=== Required task ===
Please gather every line of the material below that contains the string "bbox", with case counting.

=== Records to use ===
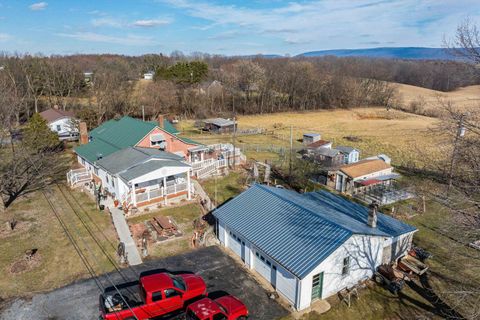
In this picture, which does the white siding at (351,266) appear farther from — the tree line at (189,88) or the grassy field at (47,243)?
* * *
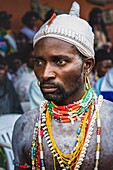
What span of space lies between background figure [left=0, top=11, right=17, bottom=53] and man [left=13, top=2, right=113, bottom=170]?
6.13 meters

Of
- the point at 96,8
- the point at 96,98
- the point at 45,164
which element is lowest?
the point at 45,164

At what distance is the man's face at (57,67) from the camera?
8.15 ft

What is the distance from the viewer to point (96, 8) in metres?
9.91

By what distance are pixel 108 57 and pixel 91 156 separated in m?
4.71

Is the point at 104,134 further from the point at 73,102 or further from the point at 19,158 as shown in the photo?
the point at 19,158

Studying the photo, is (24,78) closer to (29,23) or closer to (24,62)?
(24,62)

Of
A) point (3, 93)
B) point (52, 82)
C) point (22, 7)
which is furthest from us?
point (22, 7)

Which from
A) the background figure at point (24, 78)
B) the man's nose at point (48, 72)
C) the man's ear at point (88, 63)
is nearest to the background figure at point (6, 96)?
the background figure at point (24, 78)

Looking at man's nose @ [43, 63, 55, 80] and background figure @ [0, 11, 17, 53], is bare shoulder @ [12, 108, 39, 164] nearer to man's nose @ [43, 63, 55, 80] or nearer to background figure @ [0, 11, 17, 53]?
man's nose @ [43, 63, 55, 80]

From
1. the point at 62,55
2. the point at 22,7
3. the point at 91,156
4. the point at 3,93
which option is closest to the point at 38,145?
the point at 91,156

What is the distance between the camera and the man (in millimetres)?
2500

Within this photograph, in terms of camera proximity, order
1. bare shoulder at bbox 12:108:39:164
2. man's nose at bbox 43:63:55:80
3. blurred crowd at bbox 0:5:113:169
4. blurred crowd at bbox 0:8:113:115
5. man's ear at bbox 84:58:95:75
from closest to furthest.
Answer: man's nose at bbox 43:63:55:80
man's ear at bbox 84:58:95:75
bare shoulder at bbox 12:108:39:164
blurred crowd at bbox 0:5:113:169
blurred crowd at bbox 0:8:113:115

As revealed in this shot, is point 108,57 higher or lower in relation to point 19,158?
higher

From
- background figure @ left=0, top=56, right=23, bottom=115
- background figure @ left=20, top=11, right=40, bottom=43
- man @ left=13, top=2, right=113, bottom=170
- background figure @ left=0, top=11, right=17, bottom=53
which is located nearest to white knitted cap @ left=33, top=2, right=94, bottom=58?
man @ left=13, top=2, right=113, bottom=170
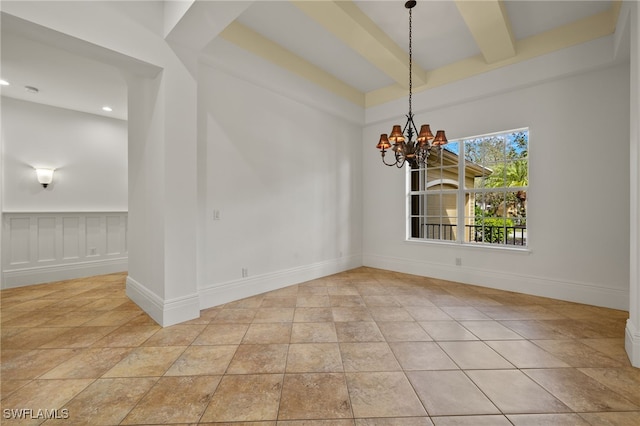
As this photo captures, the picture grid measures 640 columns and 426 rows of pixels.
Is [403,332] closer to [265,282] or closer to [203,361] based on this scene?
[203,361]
...
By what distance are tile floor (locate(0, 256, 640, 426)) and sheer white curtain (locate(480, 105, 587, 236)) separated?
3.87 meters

=== Response to this task ===
1. bare shoulder at bbox 12:108:39:164
2. man's nose at bbox 43:63:55:80
3. blurred crowd at bbox 0:5:113:169
4. blurred crowd at bbox 0:8:113:115
5. man's ear at bbox 84:58:95:75
Answer: man's nose at bbox 43:63:55:80
man's ear at bbox 84:58:95:75
bare shoulder at bbox 12:108:39:164
blurred crowd at bbox 0:5:113:169
blurred crowd at bbox 0:8:113:115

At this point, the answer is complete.